With that knowledge, Immunologist Klaus Ley, M.D., led work at LJI on vaccines that target inflammatory factors as a means to reduce atherosclerotic plaque formation. Using a mouse model of atherosclerosis, Ley inoculated animals with the vaccine and observed approximately 50% less plaque in their arteries compared to arteries from unvaccinated mice. Working in collaboration with LJI Professor Alessandro Sette, Dr. Biol.Sci., he identified several peptides suitable for vaccinating humans and will test those in mice engineered to harbor a humanized immune system. Their current goal is to enter phase I clinical trials in 2 years. If successful, this achievement would constitute the worlds’ first vaccine for heart disease.
Atherosclerosis and Diabetes
Atherosclerosis and diabetes go hand in hand: type 1 and type 2 diabetes sufferers are four times more likely to die of heart attack than the general population.
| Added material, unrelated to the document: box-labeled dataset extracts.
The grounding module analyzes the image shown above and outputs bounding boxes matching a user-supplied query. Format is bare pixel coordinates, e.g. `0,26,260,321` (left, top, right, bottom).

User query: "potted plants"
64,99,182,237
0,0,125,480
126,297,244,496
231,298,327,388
In her work at LJI, Professor Catherine Hedrick, Ph.D., studied how elevated cholesterol contributes to atherosclerosis. To that end, she genetically engineered mice to lack a protein that transports cholesterol out of cells in order to analyze experimentally what happens when immune cells remain abnormally packed with cholesterol. She observed that the repertoire of immune cell subtypes differed between normal and engineered mice, and furthermore, that T cells of engineered mice fed a “western” (fatty) diet produced inordinately high levels of pro-inflammatory cytokines. This hints that cholesterol overload may prompt cells to overproduce inflammatory factors that foment plaque formation.
A fascinating corollary to this story has recently emerged. Hedrick observed when infused with tumor cells, the very same mice lacking the cholesterol transporter exhibited lower rates of bladder cancer and melanoma than did normal animals. Furthermore, their bloodstream showed an upsurge in the number of macrophages, immune cells capable of scavenging and thus carting off tumor cells. This finding suggests that high cellular cholesterol content could push immune cells like macrophages into tumor-fighting mode and presents a very intriguing paradox: namely that inflammation that is deadly in the context of atherosclerosis may be beneficial when it comes to cancer.